Saturday, September 3, 2016

Improving Teaching, Not Teachers

Although I feel as though I do not fully know this important distinction by any means, I do feel like I am beginning to get a sense of how teachers and teaching differs. James Stigler and James Hiebert's The Teaching Gap offers some insight into the distinction from its opening chapter. 

Much of the discussion surrounding improvement within the educational system is abut changes to standards and assessment. What is not being targeted is the teaching methods being used by teachers. Stigler and Hiebert argue that "making higher standards a reality for students will require more than just the status quo inside our nation's classroom; curriculum, assessments, and--above all--teaching must improve dramatically" (Stigler & Hiebert, 2). Notice how it said that we do not need to usher in a new wave of teachers, but rather change the teaching occurring in the classroom. With all the constant change in standards, curriculum, and assessments being made constantly in education, we are failing to see the results we desperately want. Time and time again, they come with the promise that students will score significantly higher on the countless tests they are given. However, what has yet to be critically evaluated through these many changes is the execution of these changes, or the teaching going on in the classroom. Thus, "improving the quality of teaching must be front and center in efforts to improve students' learning" (Stigler & Hiebert, 3). 

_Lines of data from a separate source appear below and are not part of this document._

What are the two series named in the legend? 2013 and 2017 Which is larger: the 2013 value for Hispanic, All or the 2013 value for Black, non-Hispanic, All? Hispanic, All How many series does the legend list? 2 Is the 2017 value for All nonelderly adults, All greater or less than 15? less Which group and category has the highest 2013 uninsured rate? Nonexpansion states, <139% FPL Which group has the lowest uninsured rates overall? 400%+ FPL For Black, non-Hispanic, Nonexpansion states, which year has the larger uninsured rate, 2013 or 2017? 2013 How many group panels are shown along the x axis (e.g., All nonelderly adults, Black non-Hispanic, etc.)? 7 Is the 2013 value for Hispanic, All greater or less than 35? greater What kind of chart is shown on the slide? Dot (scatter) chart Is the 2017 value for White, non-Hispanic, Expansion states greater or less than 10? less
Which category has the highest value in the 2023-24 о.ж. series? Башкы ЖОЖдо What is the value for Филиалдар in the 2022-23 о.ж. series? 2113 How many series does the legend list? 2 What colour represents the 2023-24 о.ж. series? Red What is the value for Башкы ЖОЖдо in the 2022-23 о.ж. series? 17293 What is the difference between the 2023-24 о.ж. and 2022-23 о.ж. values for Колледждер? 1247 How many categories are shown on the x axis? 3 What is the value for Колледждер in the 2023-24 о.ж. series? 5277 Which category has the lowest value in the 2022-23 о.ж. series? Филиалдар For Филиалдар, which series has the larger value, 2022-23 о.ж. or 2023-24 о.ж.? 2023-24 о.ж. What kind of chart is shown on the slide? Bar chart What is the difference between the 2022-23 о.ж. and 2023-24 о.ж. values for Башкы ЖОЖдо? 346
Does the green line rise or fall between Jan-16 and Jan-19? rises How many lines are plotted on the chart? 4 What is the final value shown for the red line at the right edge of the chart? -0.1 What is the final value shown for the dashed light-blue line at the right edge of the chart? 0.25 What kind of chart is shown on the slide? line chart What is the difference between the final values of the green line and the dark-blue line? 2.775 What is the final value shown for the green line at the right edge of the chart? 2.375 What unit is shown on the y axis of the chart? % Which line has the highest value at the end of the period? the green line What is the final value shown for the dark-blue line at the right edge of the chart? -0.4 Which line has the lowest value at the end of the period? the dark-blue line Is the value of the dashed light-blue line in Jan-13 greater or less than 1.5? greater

Learning opportunities for students need to be abundant in classroom and come from a variety of approaches. What is common in a lot of American mathematics classroom is a focus "for the most part on a very narrow band of procedural skills" (Stigler & Hiebert, 10) rather than deep conceptual understanding. This repeated emphasis on being able to execute procedure causes the students to look like this. 


This emphasis allows the students to be passive learned in some regards as well as to execute the procedure mindlessly. Don't we want to students to be actively engaged and actually understand what they are doing? Thus, the learning opportunities need to excite students, rather than bore them. Let's make them feel like Kermit when they enter a math classroom!


Now let me make something clear here. I am not saying that a teacher is wanting to bore students and they do not have the intention for students to succeed in their classes. I do believe that, on the whole, teachers are trying to employ methods that allow students to perform well. What I am trying to say is that I think teachers revert to the methods they were taught in, since teaching is a cultural thing, and these methods are making us become stuck. 

The world has changed since these methods were first used. What skills we desire for students to have when they exit school have changed, However, we have maintained widespread use of traditional methods in classrooms. Thus, "if we wish to make wise decisions, we need to know what is going on in typical classrooms" (Stigler and Hiebert, 8) and positively change and transform "the one ingredient most likely to make a difference in students' learning: the quality of teaching" (Stigler and Hiebert, 2). 

It also is important to note that I'm not saying that there are not teachers out there already being all-stars and adapting their teaching to provide avenues for deep conceptual understanding for there students. They do, in fact, exist. However, "although there are teachers using extraordinary methods in all cultures, the extraordinary is not what defines most students' experiences" (Stigler and Hiebert, 10). For the sake of our students, let's work together to make extraordinary a little more ordinary!